Tumor mutational burden is a good example. TMB has demonstrated utility as a predictor of immunotherapy response in multiple solid tumor types. But measuring TMB requires whole exome or broad panel sequencing of tumor tissue, which requires adequate tissue biopsy, adequate tumor fraction, and bioinformatics analysis that is not standardized across platforms. Different platforms produce different TMB measurements for the same tumor sample. That lack of standardization creates real clinical problems when a drug is approved based on a specific TMB threshold measured with a specific assay but oncologists are using different assays in practice.

The same problem applies to complex genomic rearrangements, splice variants, and multi-analyte biomarker signatures. These are not trivially measurable with standard IHC or simple PCR-based assays. They require next-generation sequencing platforms with specific panel designs, bioinformatics pipelines, and quality control standards that must be rigorously validated and then deployed consistently across clinical laboratory networks.

Where the Investment Opportunity Is

The gap between therapeutic sophistication and diagnostic capability in precision oncology is a durable investment theme.
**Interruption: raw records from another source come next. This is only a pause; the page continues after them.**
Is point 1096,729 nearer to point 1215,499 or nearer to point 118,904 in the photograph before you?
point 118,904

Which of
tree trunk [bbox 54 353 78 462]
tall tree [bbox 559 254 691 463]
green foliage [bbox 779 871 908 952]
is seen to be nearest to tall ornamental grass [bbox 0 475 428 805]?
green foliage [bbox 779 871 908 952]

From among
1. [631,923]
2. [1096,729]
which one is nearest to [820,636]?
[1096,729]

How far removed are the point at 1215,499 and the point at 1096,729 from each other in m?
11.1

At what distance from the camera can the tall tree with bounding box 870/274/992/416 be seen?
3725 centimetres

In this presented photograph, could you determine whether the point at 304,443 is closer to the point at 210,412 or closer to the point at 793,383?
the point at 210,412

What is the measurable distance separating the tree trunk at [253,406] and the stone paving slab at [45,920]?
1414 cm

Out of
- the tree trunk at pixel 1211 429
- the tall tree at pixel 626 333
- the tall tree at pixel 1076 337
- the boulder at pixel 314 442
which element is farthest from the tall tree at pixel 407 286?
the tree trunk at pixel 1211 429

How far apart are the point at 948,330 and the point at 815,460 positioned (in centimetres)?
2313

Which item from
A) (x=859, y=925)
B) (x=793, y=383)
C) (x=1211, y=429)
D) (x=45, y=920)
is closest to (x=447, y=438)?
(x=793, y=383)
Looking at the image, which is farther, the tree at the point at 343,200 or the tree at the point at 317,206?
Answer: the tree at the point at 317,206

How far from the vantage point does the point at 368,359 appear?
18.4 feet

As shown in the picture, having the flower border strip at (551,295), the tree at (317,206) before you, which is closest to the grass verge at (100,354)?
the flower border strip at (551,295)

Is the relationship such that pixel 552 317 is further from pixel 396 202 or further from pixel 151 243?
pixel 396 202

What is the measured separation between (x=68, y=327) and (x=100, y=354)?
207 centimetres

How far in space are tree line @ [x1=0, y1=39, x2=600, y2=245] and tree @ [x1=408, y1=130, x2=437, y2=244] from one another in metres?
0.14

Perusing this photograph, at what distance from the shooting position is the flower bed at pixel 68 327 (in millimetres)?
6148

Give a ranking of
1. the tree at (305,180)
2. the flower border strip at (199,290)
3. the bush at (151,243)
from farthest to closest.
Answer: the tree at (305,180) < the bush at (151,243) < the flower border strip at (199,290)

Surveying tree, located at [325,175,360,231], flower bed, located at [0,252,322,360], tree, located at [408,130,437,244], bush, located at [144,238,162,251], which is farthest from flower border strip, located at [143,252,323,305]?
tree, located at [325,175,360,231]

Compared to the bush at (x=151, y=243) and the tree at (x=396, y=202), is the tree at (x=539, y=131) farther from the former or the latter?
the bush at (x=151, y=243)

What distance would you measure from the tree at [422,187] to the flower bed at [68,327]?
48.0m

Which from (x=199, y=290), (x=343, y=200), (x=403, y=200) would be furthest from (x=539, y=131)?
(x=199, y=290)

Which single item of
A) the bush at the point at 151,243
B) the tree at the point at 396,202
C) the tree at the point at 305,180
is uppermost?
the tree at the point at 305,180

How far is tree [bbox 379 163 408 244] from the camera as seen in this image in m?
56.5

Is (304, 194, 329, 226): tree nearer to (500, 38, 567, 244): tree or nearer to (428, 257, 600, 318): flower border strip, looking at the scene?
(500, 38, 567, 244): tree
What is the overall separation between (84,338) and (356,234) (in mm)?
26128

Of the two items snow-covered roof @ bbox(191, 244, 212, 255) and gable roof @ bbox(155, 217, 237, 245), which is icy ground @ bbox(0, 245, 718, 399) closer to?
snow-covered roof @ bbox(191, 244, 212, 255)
We are interested in several specific areas.

Platform diagnostics companies building next-generation sequencing panels specifically designed for companion diagnostic co-development — with the analytical validation infrastructure, regulatory expertise, and laboratory network capacity to move from research assay to FDA-cleared test on a timeline compatible with drug development — are addressing a real need. These companies have a business model that does not require them to take clinical trial risk; they are service providers to the therapeutic development ecosystem.

Companies developing biomarker discovery and validation platforms that can identify novel companion diagnostic candidates earlier in drug development — before Phase 3, when the timeline for diagnostic co-development still exists — are also interesting. The ability to run rapid biomarker discovery in clinical trial samples and translate the output into a validated clinical assay within the drug development timeline is a technical capability that has significant value to pharmaceutical partners.

The liquid biopsy angle is relevant here too. Tissue-based companion diagnostics require surgical biopsy, which is not always feasible — particularly for re-biopsy at progression or for monitoring response during therapy. Liquid biopsy-based companion diagnostics for specific mutations or fusion events have strong clinical logic and a regulatory pathway that is increasingly clear. Several approved companion diagnostics are now blood-based, establishing the precedent.

The companion diagnostic space is not glamorous. It does not generate the same headlines as a novel drug mechanism. But it is a necessary part of precision medicine that has been systematically underfunded relative to its clinical importance. That is exactly the kind of gap we look for.